Indeed, modern society recognizes the indispensable role which the modern state has to play in the field of education. Parents need the help of the state in the proper formation of children for civic and social life. This role of the state is performed either through state established schools or through state regulation of private institutions of learning. This subject is now treated by the Constitution more fully than it ever was in earlier constitutions. Moreover, the role of parents has been strengthened but the role of government is specified as in support of the natural right and duty of parents. The law has added the adjective "primary" to modify the right of parents in order to emphasize that the right of parents is superior to that of the state.
The root of all this, of course, is the basic philosophy of liberty guaranteed by the due process clause. There is ample jurisprudence on this as applied to education.. For instance, a statute prohibiting the teaching of German to students up to a certain age was declared invalid. The US Supreme Court said: “For the welfare of his Ideal Commonwealth, Plato suggested a law which should provide: ‘That the wives of our guardians are to be common, and their children are to be common, and no parents is to know his own child nor any child his parent . . . The proper officers will take the offspring of the good parents to the pen or fold, and there they will deposit them with certain nurses who dwell in a separate quarter; but the offspring of the inferior, or the better when they chance to be deformed will be put away in some mysterious, unknown place, as they should be.’ In order to submerge the individual and develop ideal citizens, Sparta assembled the males at seven into barracks and entrusted their subsequent education and training to official guardians. Although such measures have been deliberately approved by men of great genius, their ideas touching the relation between individual and state were wholly different from those upon which our institutions rest; and it hardly will be affirmed that any legislature could impose such restrictions upon the people of a state without doing violence to both letter and spirit of the Constitution.”
Another decision invalidated a law requiring children up to a certain age to go to public schools only. The Court said: “The fundamental theory of liberty upon which all governments in this Union repose excludes any general power of the state to standardize its children by forcing them to accept instruction from public teachers only. The child is not the mere creature of the state; those who nurture him and direct his destiny have the right, coupled with the high duty, to recognize and prepare him for additional obligations.”
This is not to say, however, that the only things parents have are rights. They also have obligations. And the state, as parens patriae, has the duty to insure that parents perform their civic duty to prepare their children for life in society and to protect their health. Thus, in a case where a law required parents to send their children to school up to a certain age, the parents were excused when it was seen that the families themselves were adequately preparing their children for civic life.
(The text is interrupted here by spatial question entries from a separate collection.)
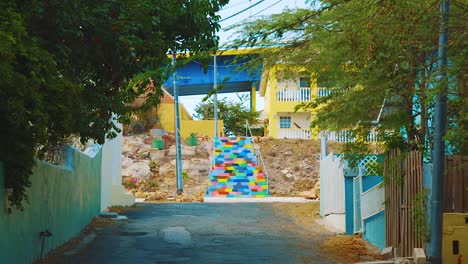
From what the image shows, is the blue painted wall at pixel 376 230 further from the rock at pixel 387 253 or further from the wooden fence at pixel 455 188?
the wooden fence at pixel 455 188

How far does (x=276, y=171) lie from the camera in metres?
38.9

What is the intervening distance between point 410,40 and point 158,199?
2293 centimetres

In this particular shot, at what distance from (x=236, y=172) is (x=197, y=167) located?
151 inches

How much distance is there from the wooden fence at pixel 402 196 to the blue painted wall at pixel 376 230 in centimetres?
58

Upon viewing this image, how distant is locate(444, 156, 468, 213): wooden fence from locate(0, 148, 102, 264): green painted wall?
5886mm

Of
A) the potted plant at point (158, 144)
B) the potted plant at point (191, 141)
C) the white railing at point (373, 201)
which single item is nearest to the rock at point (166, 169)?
the potted plant at point (158, 144)

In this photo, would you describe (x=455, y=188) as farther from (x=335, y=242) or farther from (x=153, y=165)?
(x=153, y=165)

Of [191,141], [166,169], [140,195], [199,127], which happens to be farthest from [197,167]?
[199,127]

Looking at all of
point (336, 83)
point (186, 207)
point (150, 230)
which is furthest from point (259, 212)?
point (336, 83)

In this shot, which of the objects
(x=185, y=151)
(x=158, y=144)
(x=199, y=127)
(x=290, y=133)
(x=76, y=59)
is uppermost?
(x=199, y=127)

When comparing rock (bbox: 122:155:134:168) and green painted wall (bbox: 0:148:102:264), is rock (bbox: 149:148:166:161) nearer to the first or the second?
rock (bbox: 122:155:134:168)

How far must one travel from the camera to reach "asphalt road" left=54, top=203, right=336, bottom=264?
12.5 m

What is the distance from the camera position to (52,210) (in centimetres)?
1299

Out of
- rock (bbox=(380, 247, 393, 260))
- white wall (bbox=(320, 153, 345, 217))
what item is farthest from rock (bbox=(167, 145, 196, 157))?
rock (bbox=(380, 247, 393, 260))
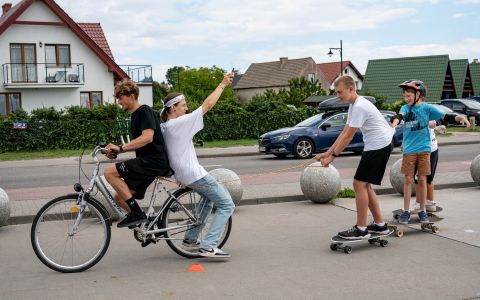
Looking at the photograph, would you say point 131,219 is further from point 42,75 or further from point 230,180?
point 42,75

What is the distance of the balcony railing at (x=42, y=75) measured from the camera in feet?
120

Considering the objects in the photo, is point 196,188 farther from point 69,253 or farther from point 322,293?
point 322,293

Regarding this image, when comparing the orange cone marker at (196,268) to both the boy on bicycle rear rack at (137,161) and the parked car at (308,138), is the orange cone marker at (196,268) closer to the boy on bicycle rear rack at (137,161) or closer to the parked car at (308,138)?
the boy on bicycle rear rack at (137,161)

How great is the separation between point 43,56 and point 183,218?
111 feet

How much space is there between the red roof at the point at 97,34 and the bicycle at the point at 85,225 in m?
37.3

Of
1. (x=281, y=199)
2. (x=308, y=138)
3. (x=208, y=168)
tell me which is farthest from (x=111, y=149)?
(x=308, y=138)

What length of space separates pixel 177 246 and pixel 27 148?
66.5 feet

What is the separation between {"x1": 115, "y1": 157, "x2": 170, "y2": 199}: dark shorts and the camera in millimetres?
5844

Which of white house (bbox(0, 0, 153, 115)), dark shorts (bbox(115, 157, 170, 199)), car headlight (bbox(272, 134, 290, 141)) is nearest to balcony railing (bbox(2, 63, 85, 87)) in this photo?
white house (bbox(0, 0, 153, 115))

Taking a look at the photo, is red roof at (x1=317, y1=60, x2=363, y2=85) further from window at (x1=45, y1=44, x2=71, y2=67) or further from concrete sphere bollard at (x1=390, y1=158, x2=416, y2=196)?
concrete sphere bollard at (x1=390, y1=158, x2=416, y2=196)

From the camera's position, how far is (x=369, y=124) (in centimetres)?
657

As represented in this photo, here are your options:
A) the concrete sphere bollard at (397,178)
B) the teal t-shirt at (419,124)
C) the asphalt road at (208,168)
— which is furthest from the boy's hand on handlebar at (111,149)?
the asphalt road at (208,168)

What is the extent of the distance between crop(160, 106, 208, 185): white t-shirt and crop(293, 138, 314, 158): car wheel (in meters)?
13.6

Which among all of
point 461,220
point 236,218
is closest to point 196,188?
point 236,218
This brings me back to what I said about the need to look for a formula that can satisfy the rights of parents and the duty of the state in the rearing of the youth for civic life. I believe that a formula, with necessary modifications, may be found in what is said about religious instruction in public schools. The Constitution says: “At the option expressed in writing by the parents or guardians, religion shall be allowed to be taught to their children or wards in public elementary and high schools within the regular class hours by instructors designated or approved by the religious authorities of the religion to which the children or wards belong, without additional cost to the Government.” For many parents sexual morality is all part of religious upbringing. Sex is such an important subject that something similar to what is done for religious instruction might be worked out for sex education.